The Uber of Car Rentals
Ammar Akhtar didn't set out to build a car rental company. He set out to solve a problem he experienced firsthand: renting a car in emerging markets was a nightmare. Fragmented suppliers, inconsistent quality, no transparency on pricing, and zero trust between renters and providers. Traditional car rental companies like Hertz and Avis had no interest in these markets — too chaotic, too risky, too small.
So Ammar built Final Rentals — a digital platform that connects local car rental shops under one unified brand, with standardized quality, transparent pricing, and a seamless booking experience. Think of it as the "Uber of car rentals," except Final Rentals doesn't own a single car.
"Everyone told me the car rental industry was dead. 'Uber killed it,' they said. But what they didn't realize is that in 90% of the world, ride-hailing doesn't work for multi-day rentals. A tourist in Bali, a business traveler in Lagos, a family on vacation in Turkey — they all need a car for days or weeks, not minutes."
The Digital Franchise: A New Business Model
What makes Final Rentals fascinating isn't just the product — it's the business model. Instead of building a traditional franchise (with heavy upfront costs, real estate, and inventory), Ammar created what he calls a "digital franchise." Local car rental operators keep their cars, their staff, and their local knowledge. Final Rentals provides the technology, the brand, the booking platform, and the customers.
"Traditional franchises require $500K to $1M upfront," Ammar explains. "We ask our partners for almost nothing. We give them a technology platform, access to international customers, and training on service standards. They give us a percentage of each booking. Everyone wins."

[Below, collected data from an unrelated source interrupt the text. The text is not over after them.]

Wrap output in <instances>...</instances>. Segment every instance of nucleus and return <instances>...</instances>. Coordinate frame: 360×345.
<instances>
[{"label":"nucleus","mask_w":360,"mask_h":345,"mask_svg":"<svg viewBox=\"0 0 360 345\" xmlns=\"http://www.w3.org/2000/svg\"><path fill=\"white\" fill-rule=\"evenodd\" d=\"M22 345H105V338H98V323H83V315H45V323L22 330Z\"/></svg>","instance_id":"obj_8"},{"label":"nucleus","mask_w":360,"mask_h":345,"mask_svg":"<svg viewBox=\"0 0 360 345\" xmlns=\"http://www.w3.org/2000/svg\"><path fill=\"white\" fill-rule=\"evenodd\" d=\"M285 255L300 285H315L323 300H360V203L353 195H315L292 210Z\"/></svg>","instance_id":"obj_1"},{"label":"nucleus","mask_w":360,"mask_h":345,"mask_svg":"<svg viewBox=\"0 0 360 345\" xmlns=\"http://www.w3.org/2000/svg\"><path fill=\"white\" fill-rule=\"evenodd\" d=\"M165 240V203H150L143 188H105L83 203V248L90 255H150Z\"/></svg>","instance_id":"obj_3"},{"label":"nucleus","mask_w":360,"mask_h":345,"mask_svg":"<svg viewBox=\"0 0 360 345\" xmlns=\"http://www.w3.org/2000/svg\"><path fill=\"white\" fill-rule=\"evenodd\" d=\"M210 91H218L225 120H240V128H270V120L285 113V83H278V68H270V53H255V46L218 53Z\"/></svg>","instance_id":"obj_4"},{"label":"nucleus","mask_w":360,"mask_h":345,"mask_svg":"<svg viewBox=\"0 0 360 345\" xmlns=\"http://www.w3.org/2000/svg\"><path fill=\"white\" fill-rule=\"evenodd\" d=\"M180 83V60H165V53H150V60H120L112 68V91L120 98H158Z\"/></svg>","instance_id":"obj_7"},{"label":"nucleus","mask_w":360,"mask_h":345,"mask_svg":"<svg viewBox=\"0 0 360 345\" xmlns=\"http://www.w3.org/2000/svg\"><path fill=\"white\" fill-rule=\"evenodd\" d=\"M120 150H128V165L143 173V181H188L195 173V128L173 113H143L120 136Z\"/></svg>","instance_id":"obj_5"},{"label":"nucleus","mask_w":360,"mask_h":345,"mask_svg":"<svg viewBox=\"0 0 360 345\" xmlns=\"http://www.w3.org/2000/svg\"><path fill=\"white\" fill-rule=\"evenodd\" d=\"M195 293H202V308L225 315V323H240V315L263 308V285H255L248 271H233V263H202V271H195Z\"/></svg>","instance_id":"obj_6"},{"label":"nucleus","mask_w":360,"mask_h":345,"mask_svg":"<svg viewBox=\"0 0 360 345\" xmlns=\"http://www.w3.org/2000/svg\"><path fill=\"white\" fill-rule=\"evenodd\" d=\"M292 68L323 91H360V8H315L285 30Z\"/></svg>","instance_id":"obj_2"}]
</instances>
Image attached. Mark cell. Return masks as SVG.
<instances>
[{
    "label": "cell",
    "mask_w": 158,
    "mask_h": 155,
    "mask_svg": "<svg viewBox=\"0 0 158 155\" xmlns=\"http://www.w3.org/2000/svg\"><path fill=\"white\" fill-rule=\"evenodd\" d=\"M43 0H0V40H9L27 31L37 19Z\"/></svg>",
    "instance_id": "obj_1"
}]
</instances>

This asset-light model is what allowed Final Rentals to scale to 60 countries in three years without the capital requirements that would typically be needed for that kind of expansion.
From Karachi to Dubai to the World
Ammar's journey started in Karachi, Pakistan — not exactly the startup capital of the world. But he turned that into an advantage. Operating costs were low, talent was affordable, and the problems he was solving were universal.

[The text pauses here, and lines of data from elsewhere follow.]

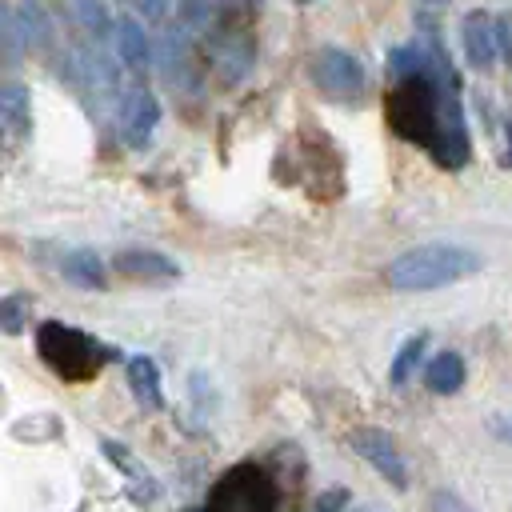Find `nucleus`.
<instances>
[{
    "label": "nucleus",
    "instance_id": "obj_1",
    "mask_svg": "<svg viewBox=\"0 0 512 512\" xmlns=\"http://www.w3.org/2000/svg\"><path fill=\"white\" fill-rule=\"evenodd\" d=\"M420 24H424L428 40L400 44L388 56L396 84L384 96V120L400 140L420 144L440 168L456 172L472 156L464 104H460V76H456L448 52L440 48L436 20L420 16Z\"/></svg>",
    "mask_w": 512,
    "mask_h": 512
},
{
    "label": "nucleus",
    "instance_id": "obj_2",
    "mask_svg": "<svg viewBox=\"0 0 512 512\" xmlns=\"http://www.w3.org/2000/svg\"><path fill=\"white\" fill-rule=\"evenodd\" d=\"M480 252L460 248V244H416L408 252H400L384 276L396 292H432L444 284H456L472 272H480Z\"/></svg>",
    "mask_w": 512,
    "mask_h": 512
},
{
    "label": "nucleus",
    "instance_id": "obj_3",
    "mask_svg": "<svg viewBox=\"0 0 512 512\" xmlns=\"http://www.w3.org/2000/svg\"><path fill=\"white\" fill-rule=\"evenodd\" d=\"M36 352L40 360L68 384H84V380H96L104 372V364L112 360V348L92 340L88 332L80 328H68L60 320H44L36 328Z\"/></svg>",
    "mask_w": 512,
    "mask_h": 512
},
{
    "label": "nucleus",
    "instance_id": "obj_4",
    "mask_svg": "<svg viewBox=\"0 0 512 512\" xmlns=\"http://www.w3.org/2000/svg\"><path fill=\"white\" fill-rule=\"evenodd\" d=\"M280 508V488L276 480L252 464V460H240L232 464L208 492V504L204 512H276Z\"/></svg>",
    "mask_w": 512,
    "mask_h": 512
},
{
    "label": "nucleus",
    "instance_id": "obj_5",
    "mask_svg": "<svg viewBox=\"0 0 512 512\" xmlns=\"http://www.w3.org/2000/svg\"><path fill=\"white\" fill-rule=\"evenodd\" d=\"M308 72H312V84H316L328 100H336V104H352V100L364 92V84H368L364 64H360L352 52L336 48V44L316 48Z\"/></svg>",
    "mask_w": 512,
    "mask_h": 512
},
{
    "label": "nucleus",
    "instance_id": "obj_6",
    "mask_svg": "<svg viewBox=\"0 0 512 512\" xmlns=\"http://www.w3.org/2000/svg\"><path fill=\"white\" fill-rule=\"evenodd\" d=\"M348 448H352L376 476H384L396 492L408 488V468H404V456H400L396 436H392L388 428H352V432H348Z\"/></svg>",
    "mask_w": 512,
    "mask_h": 512
},
{
    "label": "nucleus",
    "instance_id": "obj_7",
    "mask_svg": "<svg viewBox=\"0 0 512 512\" xmlns=\"http://www.w3.org/2000/svg\"><path fill=\"white\" fill-rule=\"evenodd\" d=\"M160 124V104L148 88H132L120 100V140L128 148H144Z\"/></svg>",
    "mask_w": 512,
    "mask_h": 512
},
{
    "label": "nucleus",
    "instance_id": "obj_8",
    "mask_svg": "<svg viewBox=\"0 0 512 512\" xmlns=\"http://www.w3.org/2000/svg\"><path fill=\"white\" fill-rule=\"evenodd\" d=\"M192 64H196V52H192V36L184 24H168L160 32V44H156V68H160V80L184 88L192 80Z\"/></svg>",
    "mask_w": 512,
    "mask_h": 512
},
{
    "label": "nucleus",
    "instance_id": "obj_9",
    "mask_svg": "<svg viewBox=\"0 0 512 512\" xmlns=\"http://www.w3.org/2000/svg\"><path fill=\"white\" fill-rule=\"evenodd\" d=\"M212 60H216L220 84H240L252 72V64H256V44H252V36L244 28L240 32H228L224 40H216Z\"/></svg>",
    "mask_w": 512,
    "mask_h": 512
},
{
    "label": "nucleus",
    "instance_id": "obj_10",
    "mask_svg": "<svg viewBox=\"0 0 512 512\" xmlns=\"http://www.w3.org/2000/svg\"><path fill=\"white\" fill-rule=\"evenodd\" d=\"M460 40H464V56H468V64L472 68H480V72H488L492 68V60H496V20L488 16V12H480V8H472L468 16H464V24H460Z\"/></svg>",
    "mask_w": 512,
    "mask_h": 512
},
{
    "label": "nucleus",
    "instance_id": "obj_11",
    "mask_svg": "<svg viewBox=\"0 0 512 512\" xmlns=\"http://www.w3.org/2000/svg\"><path fill=\"white\" fill-rule=\"evenodd\" d=\"M112 264L128 280H156L160 284V280H176L180 276V264L172 256L156 252V248H124V252L112 256Z\"/></svg>",
    "mask_w": 512,
    "mask_h": 512
},
{
    "label": "nucleus",
    "instance_id": "obj_12",
    "mask_svg": "<svg viewBox=\"0 0 512 512\" xmlns=\"http://www.w3.org/2000/svg\"><path fill=\"white\" fill-rule=\"evenodd\" d=\"M100 452H104V460L124 476L128 496H132L136 504H152V496H156V480H152V472H148L124 444H116V440H100Z\"/></svg>",
    "mask_w": 512,
    "mask_h": 512
},
{
    "label": "nucleus",
    "instance_id": "obj_13",
    "mask_svg": "<svg viewBox=\"0 0 512 512\" xmlns=\"http://www.w3.org/2000/svg\"><path fill=\"white\" fill-rule=\"evenodd\" d=\"M124 376H128V392L136 396V404H140L144 412H160V408H164L160 368H156V360H152V356H128Z\"/></svg>",
    "mask_w": 512,
    "mask_h": 512
},
{
    "label": "nucleus",
    "instance_id": "obj_14",
    "mask_svg": "<svg viewBox=\"0 0 512 512\" xmlns=\"http://www.w3.org/2000/svg\"><path fill=\"white\" fill-rule=\"evenodd\" d=\"M0 124H4L8 144L24 140V136L32 132V104H28V88H24V84H16V80H8V84L0 88Z\"/></svg>",
    "mask_w": 512,
    "mask_h": 512
},
{
    "label": "nucleus",
    "instance_id": "obj_15",
    "mask_svg": "<svg viewBox=\"0 0 512 512\" xmlns=\"http://www.w3.org/2000/svg\"><path fill=\"white\" fill-rule=\"evenodd\" d=\"M464 360H460V352H452V348H444V352H436L432 360H428V368H424V388L428 392H436V396H456L460 388H464Z\"/></svg>",
    "mask_w": 512,
    "mask_h": 512
},
{
    "label": "nucleus",
    "instance_id": "obj_16",
    "mask_svg": "<svg viewBox=\"0 0 512 512\" xmlns=\"http://www.w3.org/2000/svg\"><path fill=\"white\" fill-rule=\"evenodd\" d=\"M60 272H64V280H68V284H76V288H84V292H100V288L108 284V276H104V260H100L92 248L64 252Z\"/></svg>",
    "mask_w": 512,
    "mask_h": 512
},
{
    "label": "nucleus",
    "instance_id": "obj_17",
    "mask_svg": "<svg viewBox=\"0 0 512 512\" xmlns=\"http://www.w3.org/2000/svg\"><path fill=\"white\" fill-rule=\"evenodd\" d=\"M16 24H20V36H24V48H32V52L52 48V20L40 8V0H20L16 4Z\"/></svg>",
    "mask_w": 512,
    "mask_h": 512
},
{
    "label": "nucleus",
    "instance_id": "obj_18",
    "mask_svg": "<svg viewBox=\"0 0 512 512\" xmlns=\"http://www.w3.org/2000/svg\"><path fill=\"white\" fill-rule=\"evenodd\" d=\"M112 44H116V56L132 68V72H140L144 64H148V36H144V28L136 24V20H116V36H112Z\"/></svg>",
    "mask_w": 512,
    "mask_h": 512
},
{
    "label": "nucleus",
    "instance_id": "obj_19",
    "mask_svg": "<svg viewBox=\"0 0 512 512\" xmlns=\"http://www.w3.org/2000/svg\"><path fill=\"white\" fill-rule=\"evenodd\" d=\"M424 348H428V332H416V336H408V340L396 348V360H392V368H388V384H392V388H404V384L412 380V372H416Z\"/></svg>",
    "mask_w": 512,
    "mask_h": 512
},
{
    "label": "nucleus",
    "instance_id": "obj_20",
    "mask_svg": "<svg viewBox=\"0 0 512 512\" xmlns=\"http://www.w3.org/2000/svg\"><path fill=\"white\" fill-rule=\"evenodd\" d=\"M72 8H76V16H80V24H84L96 40L116 36V20H112V12H108L104 0H72Z\"/></svg>",
    "mask_w": 512,
    "mask_h": 512
},
{
    "label": "nucleus",
    "instance_id": "obj_21",
    "mask_svg": "<svg viewBox=\"0 0 512 512\" xmlns=\"http://www.w3.org/2000/svg\"><path fill=\"white\" fill-rule=\"evenodd\" d=\"M28 316H32V296L8 292V296L0 300V328H4L8 336H16V332L28 324Z\"/></svg>",
    "mask_w": 512,
    "mask_h": 512
},
{
    "label": "nucleus",
    "instance_id": "obj_22",
    "mask_svg": "<svg viewBox=\"0 0 512 512\" xmlns=\"http://www.w3.org/2000/svg\"><path fill=\"white\" fill-rule=\"evenodd\" d=\"M428 512H476V508H468L464 496H456L452 488H436L428 492Z\"/></svg>",
    "mask_w": 512,
    "mask_h": 512
},
{
    "label": "nucleus",
    "instance_id": "obj_23",
    "mask_svg": "<svg viewBox=\"0 0 512 512\" xmlns=\"http://www.w3.org/2000/svg\"><path fill=\"white\" fill-rule=\"evenodd\" d=\"M0 24H4V52H8V60H16L20 48H24V36H20V24H16V8H4Z\"/></svg>",
    "mask_w": 512,
    "mask_h": 512
},
{
    "label": "nucleus",
    "instance_id": "obj_24",
    "mask_svg": "<svg viewBox=\"0 0 512 512\" xmlns=\"http://www.w3.org/2000/svg\"><path fill=\"white\" fill-rule=\"evenodd\" d=\"M212 16V0H180V24L184 28H200Z\"/></svg>",
    "mask_w": 512,
    "mask_h": 512
},
{
    "label": "nucleus",
    "instance_id": "obj_25",
    "mask_svg": "<svg viewBox=\"0 0 512 512\" xmlns=\"http://www.w3.org/2000/svg\"><path fill=\"white\" fill-rule=\"evenodd\" d=\"M496 48L504 52V60H512V12L496 16Z\"/></svg>",
    "mask_w": 512,
    "mask_h": 512
},
{
    "label": "nucleus",
    "instance_id": "obj_26",
    "mask_svg": "<svg viewBox=\"0 0 512 512\" xmlns=\"http://www.w3.org/2000/svg\"><path fill=\"white\" fill-rule=\"evenodd\" d=\"M348 508V492L344 488H328L316 504H312V512H344Z\"/></svg>",
    "mask_w": 512,
    "mask_h": 512
},
{
    "label": "nucleus",
    "instance_id": "obj_27",
    "mask_svg": "<svg viewBox=\"0 0 512 512\" xmlns=\"http://www.w3.org/2000/svg\"><path fill=\"white\" fill-rule=\"evenodd\" d=\"M136 8H140V16L144 20H152V24H160L168 12H172V0H132Z\"/></svg>",
    "mask_w": 512,
    "mask_h": 512
},
{
    "label": "nucleus",
    "instance_id": "obj_28",
    "mask_svg": "<svg viewBox=\"0 0 512 512\" xmlns=\"http://www.w3.org/2000/svg\"><path fill=\"white\" fill-rule=\"evenodd\" d=\"M488 432H492L496 440H504V444H512V412H496V416L488 420Z\"/></svg>",
    "mask_w": 512,
    "mask_h": 512
},
{
    "label": "nucleus",
    "instance_id": "obj_29",
    "mask_svg": "<svg viewBox=\"0 0 512 512\" xmlns=\"http://www.w3.org/2000/svg\"><path fill=\"white\" fill-rule=\"evenodd\" d=\"M228 8H240V12H252V8H260V0H224Z\"/></svg>",
    "mask_w": 512,
    "mask_h": 512
},
{
    "label": "nucleus",
    "instance_id": "obj_30",
    "mask_svg": "<svg viewBox=\"0 0 512 512\" xmlns=\"http://www.w3.org/2000/svg\"><path fill=\"white\" fill-rule=\"evenodd\" d=\"M416 4H420V8H424V12H436V8H444V4H448V0H416Z\"/></svg>",
    "mask_w": 512,
    "mask_h": 512
},
{
    "label": "nucleus",
    "instance_id": "obj_31",
    "mask_svg": "<svg viewBox=\"0 0 512 512\" xmlns=\"http://www.w3.org/2000/svg\"><path fill=\"white\" fill-rule=\"evenodd\" d=\"M180 512H204V508H180Z\"/></svg>",
    "mask_w": 512,
    "mask_h": 512
},
{
    "label": "nucleus",
    "instance_id": "obj_32",
    "mask_svg": "<svg viewBox=\"0 0 512 512\" xmlns=\"http://www.w3.org/2000/svg\"><path fill=\"white\" fill-rule=\"evenodd\" d=\"M300 4H316V0H300Z\"/></svg>",
    "mask_w": 512,
    "mask_h": 512
}]
</instances>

He moved the business headquarters to Dubai — a strategic hub between Asia, Africa, and Europe — where he could access customers from all three continents. "Dubai is the crossroads of the world," he says. "Every traveler coming through needs a car. And most of them are going to destinations where our partners operate."
The 500x growth in three years wasn't a straight line. Ammar shares the pivots, the failed markets, the partners who didn't work out, and the moments where the entire business model was questioned. But the through-line was always the same: solve the trust problem in fragmented markets.
"500x growth sounds impressive, but it started from a very small number. That's the secret nobody tells you about growth stories — the percentage is meaningless without context. What matters is that we went from one country to sixty, from zero bookings to thousands per day. That's real."
Scaling Without Owning Assets
The genius of the asset-light model is that it turns the traditional scaling problem on its head. Most companies need more capital to serve more customers. Final Rentals needs more partners — and partners bring their own assets.
"Our biggest expense isn't cars or office space," Ammar says. "It's trust. Building trust with partners in 60 countries, each with different business cultures, legal frameworks, and customer expectations. That's the hard part. The technology is actually the easy part."
Key Takeaways for Founders
1. Asset-light models unlock exponential scaling. If you can create value without owning the underlying assets, you can grow faster and with less capital than traditional competitors.
2. Fragmented markets are opportunities. Where big companies see chaos, startups should see greenfield opportunities. Fragmentation means no dominant player — and that's your opening.
3. Start where you are. Karachi isn't Silicon Valley, and that's fine. Your origin doesn't limit your ambition — it just changes your starting strategy.
4. Trust is the ultimate competitive moat. In markets where trust is scarce, the company that can reliably deliver quality and transparency wins — regardless of who owns the assets.